___ Data extract ___
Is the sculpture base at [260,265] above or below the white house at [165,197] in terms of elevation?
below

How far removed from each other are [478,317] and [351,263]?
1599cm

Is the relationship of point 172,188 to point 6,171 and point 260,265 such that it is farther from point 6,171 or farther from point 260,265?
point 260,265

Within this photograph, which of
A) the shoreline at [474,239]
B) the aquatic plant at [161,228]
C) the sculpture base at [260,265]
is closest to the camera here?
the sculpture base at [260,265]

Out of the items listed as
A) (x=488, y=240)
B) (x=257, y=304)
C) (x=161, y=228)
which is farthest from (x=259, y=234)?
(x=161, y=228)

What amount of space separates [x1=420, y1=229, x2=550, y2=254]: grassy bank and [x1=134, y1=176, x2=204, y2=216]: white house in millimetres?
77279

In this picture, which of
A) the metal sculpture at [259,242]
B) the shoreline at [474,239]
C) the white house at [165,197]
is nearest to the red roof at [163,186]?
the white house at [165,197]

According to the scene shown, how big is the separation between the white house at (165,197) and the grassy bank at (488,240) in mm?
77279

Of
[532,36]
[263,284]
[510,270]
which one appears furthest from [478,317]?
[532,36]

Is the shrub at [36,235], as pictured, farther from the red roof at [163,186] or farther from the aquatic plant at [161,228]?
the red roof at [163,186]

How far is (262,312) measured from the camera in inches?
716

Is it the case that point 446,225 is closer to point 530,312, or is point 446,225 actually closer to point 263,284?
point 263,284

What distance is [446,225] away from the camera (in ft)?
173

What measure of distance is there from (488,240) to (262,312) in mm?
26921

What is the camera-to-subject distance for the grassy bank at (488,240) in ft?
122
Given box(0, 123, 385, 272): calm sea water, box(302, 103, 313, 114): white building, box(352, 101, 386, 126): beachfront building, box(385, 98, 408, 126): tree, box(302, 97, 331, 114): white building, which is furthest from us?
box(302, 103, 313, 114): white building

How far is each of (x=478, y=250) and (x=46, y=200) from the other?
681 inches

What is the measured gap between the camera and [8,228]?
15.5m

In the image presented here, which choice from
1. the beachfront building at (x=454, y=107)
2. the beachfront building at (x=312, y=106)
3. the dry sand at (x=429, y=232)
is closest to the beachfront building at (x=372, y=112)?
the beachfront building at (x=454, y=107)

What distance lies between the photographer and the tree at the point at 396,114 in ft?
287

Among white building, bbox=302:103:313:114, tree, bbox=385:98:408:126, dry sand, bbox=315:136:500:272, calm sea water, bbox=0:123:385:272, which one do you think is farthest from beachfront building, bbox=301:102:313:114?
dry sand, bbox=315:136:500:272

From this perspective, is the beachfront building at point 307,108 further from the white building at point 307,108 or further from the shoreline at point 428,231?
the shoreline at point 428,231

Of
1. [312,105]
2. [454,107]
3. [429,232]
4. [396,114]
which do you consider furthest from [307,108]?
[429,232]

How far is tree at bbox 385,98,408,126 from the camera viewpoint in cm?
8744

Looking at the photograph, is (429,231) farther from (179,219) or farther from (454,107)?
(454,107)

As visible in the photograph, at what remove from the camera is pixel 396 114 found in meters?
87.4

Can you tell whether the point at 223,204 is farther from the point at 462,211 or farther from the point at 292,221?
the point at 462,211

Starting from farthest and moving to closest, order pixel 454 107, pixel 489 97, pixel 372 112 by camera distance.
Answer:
___
§ **Given problem**: Can you reproduce, word for word, the stretch of lines above from the one containing "Looking at the" through the last line?

§ **Written solution**:
Looking at the photograph, is (429,231) farther from (179,219) or farther from (454,107)?
(454,107)

As visible in the photograph, at what remove from the camera is pixel 396 114 found in meters?
87.4

Can you tell whether the point at 223,204 is farther from the point at 462,211 or farther from the point at 292,221?
the point at 462,211

Starting from farthest and moving to closest, order pixel 454 107, pixel 489 97, pixel 372 112 by camera distance.
Answer:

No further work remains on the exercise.